One-hundred fifty years ago, a tourist might have stepped directly onto the Eigergletscher from just below the station buildings, where the train tracks burrow into the Eiger. Today, gray moraine protrudes like a fin and one looks up, not down, the valley to find the curled lip of the glacier.

A sign post tells us that this past decade the Eiger Glacier, retreated more than 300 meters in just five years. The post marks one point along Climate path C (see the Scavenger Hunt post too), one of seven hikes for which climatic information has been recorded and posted in the field and online. The Climate Guide is one way in which the Jungfrau Region (Grindelwald and nearby towns) is meeting its climate pledge, to raise awareness, reduce carbon emissions through voluntary actions, and broadcast such efforts at regional and international scales.

The commitment of these small municipalities reminds me of the resolution passed by my current home town of Boulder, Colorado, in 2002 to meet the greenhouse gas reduction targets outlined in the Kyoto Protocal. In 2006, Boulder then created a Climate Action Plan to achieve these reductions. One big difference, however, is the magnitude of required reductions. The Jungfrau Region aims to reduce CO2 (carbon dioxide) emissions by 5,000 tons per year. In contrast, to meet the Kyoto targets (7 percent reduction below 1990 emissions levels), Boulder must eliminate more than 400,000 tons of CO2 by 2012 (based on 2007 emissions).That’s more like 80,000 tons per year!
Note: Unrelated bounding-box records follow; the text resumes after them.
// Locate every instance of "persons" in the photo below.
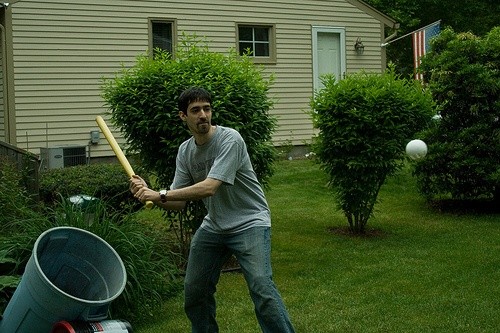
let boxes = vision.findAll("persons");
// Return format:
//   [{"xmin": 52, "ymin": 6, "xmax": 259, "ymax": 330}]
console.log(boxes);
[{"xmin": 128, "ymin": 87, "xmax": 295, "ymax": 333}]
Notably, both locales hope to achieve their targets largely through voluntary measures. Will this work? I can’t say for sure. But I was quite pleased to find that my hotel in Wengen (the Baeren) has been participating in a group of more than 30 hotels from the region to voluntarily reduce carbon emissions since 2001. What’s in it for them, I asked the hotel owner? Only in the last year or so, a small tax break, which hardly offsets the costs of retrofitting the establishment. The real motivation, he claimed, was feeling he was doing the right thing for the community and environment.